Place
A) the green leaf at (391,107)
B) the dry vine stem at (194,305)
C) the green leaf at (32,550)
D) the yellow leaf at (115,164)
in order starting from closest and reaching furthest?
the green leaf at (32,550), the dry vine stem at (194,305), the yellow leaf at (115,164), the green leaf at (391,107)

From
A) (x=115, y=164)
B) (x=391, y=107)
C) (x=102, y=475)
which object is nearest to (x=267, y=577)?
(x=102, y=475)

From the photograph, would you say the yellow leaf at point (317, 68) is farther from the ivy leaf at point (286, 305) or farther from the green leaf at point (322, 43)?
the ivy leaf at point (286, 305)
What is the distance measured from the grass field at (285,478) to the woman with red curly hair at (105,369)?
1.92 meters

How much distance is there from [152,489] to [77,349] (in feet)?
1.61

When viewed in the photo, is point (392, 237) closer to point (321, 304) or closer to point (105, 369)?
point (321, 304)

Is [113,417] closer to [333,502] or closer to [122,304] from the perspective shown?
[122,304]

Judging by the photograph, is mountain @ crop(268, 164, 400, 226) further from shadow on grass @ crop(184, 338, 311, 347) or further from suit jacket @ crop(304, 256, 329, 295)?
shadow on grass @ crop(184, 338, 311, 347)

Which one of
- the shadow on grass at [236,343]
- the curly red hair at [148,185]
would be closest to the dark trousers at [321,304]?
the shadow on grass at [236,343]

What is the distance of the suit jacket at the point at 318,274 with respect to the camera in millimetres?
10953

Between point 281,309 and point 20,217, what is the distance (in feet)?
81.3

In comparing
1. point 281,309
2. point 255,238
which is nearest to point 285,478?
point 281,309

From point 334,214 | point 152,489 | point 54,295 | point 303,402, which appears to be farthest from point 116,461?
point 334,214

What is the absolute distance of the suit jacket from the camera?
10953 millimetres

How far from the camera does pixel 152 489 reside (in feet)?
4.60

....

* _Task objective_: Please repeat every one of the lines above word for word, from first to last.

* _Answer to the exercise_:
Place
A) the green leaf at (391,107)
B) the dry vine stem at (194,305)
C) the green leaf at (32,550)
D) the yellow leaf at (115,164)
in order starting from closest and reaching furthest?
the green leaf at (32,550), the dry vine stem at (194,305), the yellow leaf at (115,164), the green leaf at (391,107)

From
A) (x=115, y=164)
B) (x=391, y=107)
C) (x=102, y=475)
which object is nearest to (x=267, y=577)?
(x=102, y=475)

From the photograph, would you say the yellow leaf at point (317, 68) is farther from the ivy leaf at point (286, 305) or farther from the green leaf at point (322, 43)?
the ivy leaf at point (286, 305)
What is the distance measured from the grass field at (285,478) to the woman with red curly hair at (105,369)?
1.92 meters

How much distance is there from [152,489] to [77,349] (in feet)?
1.61

When viewed in the photo, is point (392, 237) closer to point (321, 304) or closer to point (105, 369)?
point (321, 304)

Is [113,417] closer to [333,502] or closer to [122,304] from the perspective shown?
[122,304]

Judging by the photograph, is mountain @ crop(268, 164, 400, 226) further from shadow on grass @ crop(184, 338, 311, 347) or further from suit jacket @ crop(304, 256, 329, 295)?
shadow on grass @ crop(184, 338, 311, 347)

Which one of
- the shadow on grass at [236,343]
- the curly red hair at [148,185]
would be closest to the dark trousers at [321,304]?
the shadow on grass at [236,343]

What is the distance of the suit jacket at the point at 318,274 with respect to the camera in millimetres?
10953

Between point 281,309 and point 20,217, what is the distance (in feet)?
81.3

In comparing
1. point 281,309
2. point 255,238
which is nearest to point 285,478?
point 281,309

From point 334,214 | point 152,489 | point 54,295 | point 303,402, which appears to be farthest from point 116,461?
point 334,214

What is the absolute distance of the suit jacket from the camera?
10953 millimetres

How far from the camera does pixel 152 489 reside (in feet)?
4.60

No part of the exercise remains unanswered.